- Born: Donald Freed 1949 (age 76–77) New Westminster, British Columbia, Canada
- Genres: Folk
- Occupation: Singer-songwriter
- Instruments: Guitar, vocal, harmonica
- Years active: 1966-present

= Don Freed =

Canadian singer-songwriter

Donald Freed (born 1949 in New Westminster) is a Canadian singer-songwriter best known for his works about life on the prairies of western-Canada and the province of Saskatchewan in particular.

==Life and career==
Don Freed was born of Métis descent in New Westminster, British Columbia, and raised in Saskatoon.

Beginning his musical career in 1966, he appeared with Johnny Cash in the 1969 documentary Johnny Cash! The Man, His World, His Music. In the film, Freed is shown visiting Cash backstage where he performs two songs, after which Cash promised to get the singer an audition with Columbia Records. He was subsequently signed by Capitol and recorded an album for them in 1972, which was never released.

In 1975 Freed toured in western Canada as the opening act for Lightnin' Hopkins.

Freed went on to record a number of albums in the early 1980s which were regionally popular in western Canada including Off in All Directions and Pith and Pathos. Many of Freed's songs about prairie life have been incorporated into high school curricula throughout Saskatchewan.

Among performers who have collaborated with Freed on his recordings have been Colin James (who made some of his earliest recordings with Freed), Jane Siberry and actress Linda Griffiths.
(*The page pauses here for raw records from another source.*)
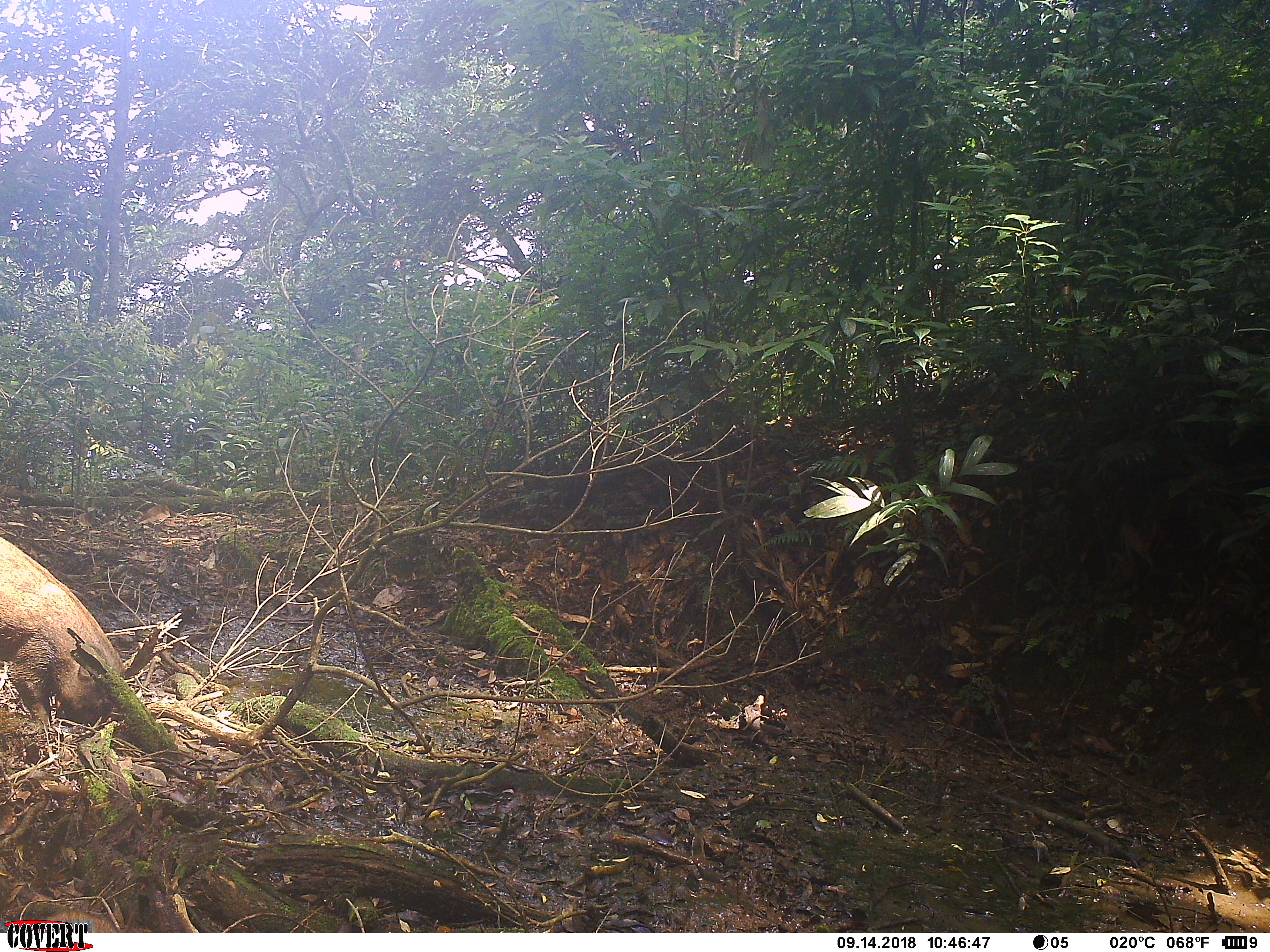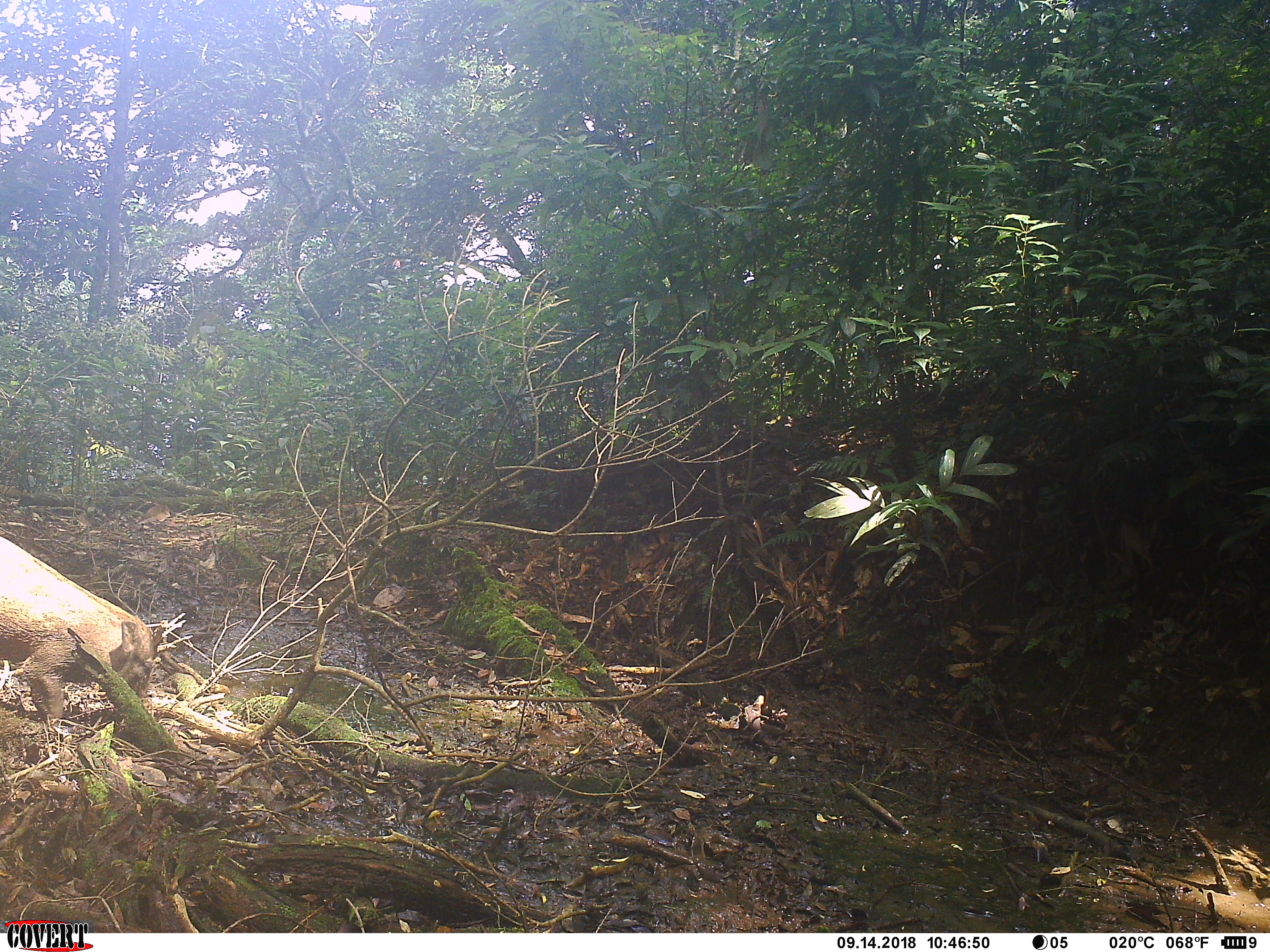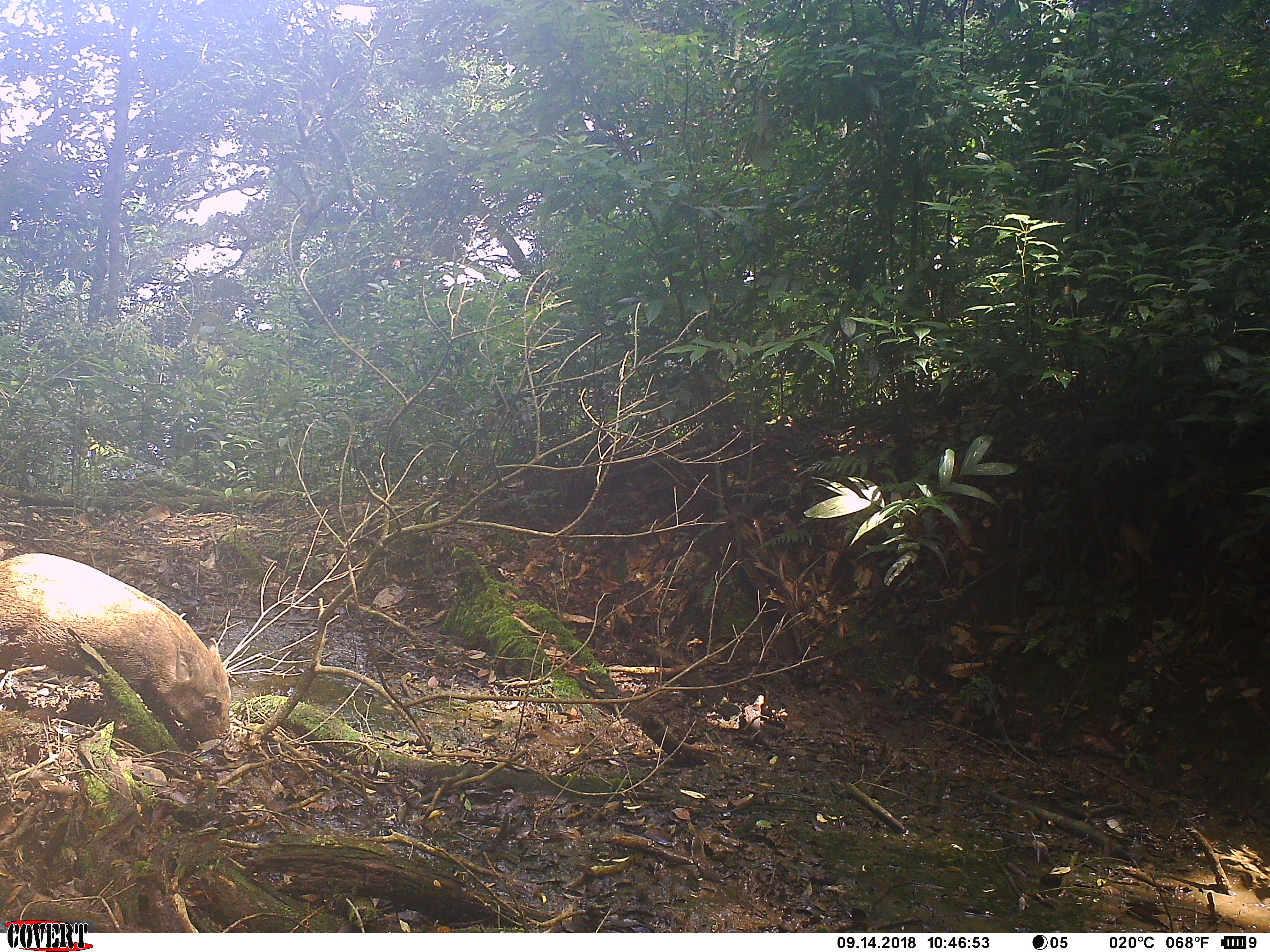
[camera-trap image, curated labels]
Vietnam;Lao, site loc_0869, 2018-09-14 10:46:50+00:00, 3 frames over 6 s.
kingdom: Animalia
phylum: Chordata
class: Mammalia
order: Artiodactyla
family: Suidae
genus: Sus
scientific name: Sus scrofa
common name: eurasian wild pig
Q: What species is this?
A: Eurasian wild pig (Sus scrofa).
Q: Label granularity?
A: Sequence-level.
He also collaborated with Joni Mitchell on her album Taming the Tiger, co-writing the song "Crazy Cries of Love". Mitchell and Freed were romantically linked in the mid-1990s.

Beginning in the early 1990s, Freed began to shift his musical focus from that of being a solo performer to being a promoter of Métis and First Nations culture, particularly involving children. His work in teaching songwriting to children in northern Saskatchewan was covered nationally by CBC Newsworld and even earned an article in the American Billboard magazine. Several albums have been released of Freed's collaborations with children, as well as an album of songs called Mystery Boyz created in collaboration with young offenders incarcerated at the North Battleford Youth Centre in North Battleford, Saskatchewan.

In 1999, Freed co-wrote Sasquatch Exterminator, a book (with accompanying CD) aimed at teaching Aboriginal language to children. It was produced in conjunction with the Gabriel Dumont Institute.

In recent years, Freed has brought his songwriting workshops to the Edmonton Folk Music Festival and to venues throughout the Northwest Territories and Yukon. Freed's most recent CD release is 2005's The Valley of Green and Blue, which celebrates his Métis heritage.

==Album discography==

- 1972 - unreleased album for Capitol Records
- 1981 - Off in All Directions
- 1982 - Pith and Pathos
- 1989 - On the Plains (audio cassette release only)
- 1992 - Live ARR! (audio cassette release only)
- 1993 - Young Northern Voices
- 1996 - Singing About the Métis
- 1998 - Inner City Harmony: A Class Act
- 1999 - Borderlands
- 1999 - Sasquatch Exterminator (CD and book)
- 2000 - Mystery Boyz
- 2001 - Our Very Own Songs (2-CD set, credited to Don Freed and the Kids of Northern Saskatchewan)
- 2005 - The Valley of Green and Blue

Early pressings of Off in All Directions included a comic book entitled Scratchatune Comics, featuring illustrated adaptations of Freed's songs. The title of the comic is taken from Freed's music publishing company, which in turn is a play on the name Saskatoon.

In addition, Freed released a cassette single, "Saskatchewan" in 1988. (The song was originally to have been released on a 45 rpm vinyl single a year earlier, however a production problem resulted in its release being cancelled at the last minute.)